My first glove was a Wilson, my team was the Bulldogs, and by the time I was 14 I was sure I was going straight to 'The Show' out of high school because I was a wicked junk pitcher and had the meanest slider. I didn’t have the build to throw a 100mph fastball, but I had a loose arm that could put some nasty movement on a pitch. No college or farm league for me. That breaking ball was my ticket. 

Baseball is a lot like editing. Baseball requires a keen eye and acute attention to detail, as does editing. My love for the creative challenges of baseball has been foundational in the creative challenges I face as an editor. It’s a balance of mind games and gut instinct. 


The Ritual

Every ball player has some kind of 'ritual' or series of habits they go through – a little bat waggle, writing a loved one’s initials in the sand before stepping up to the plate, one batting glove – two batting gloves – no batting gloves, sunflower seeds in your back pocket, athletic tape around your index and middle finger. Editors are the same. The way they sort footage or build a sequence is different for every one of them. It's subjective, just like baseball. Everyone has their way of doing things that works best for them – that gets them in the zone – to prepare them for the unknown. And messing with their rituals not only messes with the juju of the baseball gods, but it uproots creative flow. 


A young Marc during his glory days


The Timing

Timing in baseball is the difference between a strike out, a rope down the line, a shot in the gap or a bomb to dead centre. It can mean picking a runner off at first, snow-coning a shot in the gap, or hearing the sweet sound of a caught-looking third strike popping the catcher’s mitt. It’s the same in editing. The timing of shots to music or just the feel of timing between two people talking on screen... If the timing is off, it is noticeable. And if the timing is impeccable, the crowd roars. 


The Situation

Anyone who’s ever said baseball is boring or too slow, doesn’t understand baseball. Anyone who’s ever said editing is boring or gruelling, isn’t a storyteller. There are a thousand scenarios going on in a players head at one time. Runner on second, two outs, down by one, eighth inning, can’t let this runner score. But if they do score, now what? It’s the 'what-if game' every second. Editors and baseball players both have to nimbly adjust to their situations. Editors have many 'options' in how they play out a story. Editors have to consider their options depending on footage, music, and certain other elements and intel they are presented. 

No situation goes without considering the 'players' in each game. Baseball is a sport that requires help from other individuals. And unless you’re editing your high school sports highlight reel in your parent’s basement to relish in past glories, baseball and editing have an audience of more than one to entertain. Just as a pitcher needs a great catcher, fielders, and manager, an editor needs great assistants, online editors, mixers, and producers to make everything run smoothly. It’s a collaboration. It’s a team. A team of talented planners, strategisers and, above all, executioners. 

All of these factors working in unison connect you to 'The Sweet Spot'. The spot on your bat that harnesses the most power and greatest impact. The rhythm you want in your editing session to deliver both the most poignant story and the most satisfied client. 

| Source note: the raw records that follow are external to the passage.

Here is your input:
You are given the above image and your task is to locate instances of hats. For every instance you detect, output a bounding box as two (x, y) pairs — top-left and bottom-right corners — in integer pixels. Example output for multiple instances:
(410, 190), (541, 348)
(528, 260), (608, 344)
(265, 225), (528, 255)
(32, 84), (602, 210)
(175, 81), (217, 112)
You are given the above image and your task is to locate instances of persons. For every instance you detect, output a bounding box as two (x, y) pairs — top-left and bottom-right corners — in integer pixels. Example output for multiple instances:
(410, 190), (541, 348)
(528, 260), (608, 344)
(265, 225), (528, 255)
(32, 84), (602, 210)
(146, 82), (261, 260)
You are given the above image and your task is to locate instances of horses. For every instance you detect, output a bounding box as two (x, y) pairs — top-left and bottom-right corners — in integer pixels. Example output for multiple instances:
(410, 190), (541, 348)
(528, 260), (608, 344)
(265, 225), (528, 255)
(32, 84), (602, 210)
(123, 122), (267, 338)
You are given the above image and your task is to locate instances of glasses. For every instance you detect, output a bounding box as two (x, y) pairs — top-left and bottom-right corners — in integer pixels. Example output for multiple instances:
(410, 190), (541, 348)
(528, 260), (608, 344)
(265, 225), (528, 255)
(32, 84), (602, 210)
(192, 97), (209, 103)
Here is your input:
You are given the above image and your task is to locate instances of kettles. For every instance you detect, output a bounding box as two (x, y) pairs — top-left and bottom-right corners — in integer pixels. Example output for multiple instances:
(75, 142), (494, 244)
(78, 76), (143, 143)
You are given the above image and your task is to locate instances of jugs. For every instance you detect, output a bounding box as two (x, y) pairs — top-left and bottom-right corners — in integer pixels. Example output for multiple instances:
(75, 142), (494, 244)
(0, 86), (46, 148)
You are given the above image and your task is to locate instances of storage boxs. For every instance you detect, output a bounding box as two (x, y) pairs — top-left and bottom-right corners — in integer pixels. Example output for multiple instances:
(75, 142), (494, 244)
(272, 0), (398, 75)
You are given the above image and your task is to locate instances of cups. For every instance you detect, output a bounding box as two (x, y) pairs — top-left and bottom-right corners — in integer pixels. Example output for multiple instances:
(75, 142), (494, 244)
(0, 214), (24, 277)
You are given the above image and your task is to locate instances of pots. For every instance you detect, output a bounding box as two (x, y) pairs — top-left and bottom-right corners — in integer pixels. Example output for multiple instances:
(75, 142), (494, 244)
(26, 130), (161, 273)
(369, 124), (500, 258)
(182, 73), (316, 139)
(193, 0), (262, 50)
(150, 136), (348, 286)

I didn’t get drafted to the majors. In fact, I didn’t even play in college. Music caught my interest in high school and playing in a band not only took precedence over baseball, but it seemed like the girls I was chasing took greater interest in that I could play the guitar. Music helped me find my way to editing and editing helped me find my ritual again. My timing. And the intoxicating challenge of  'the situation'. Funny how the story can take an unexpected turn.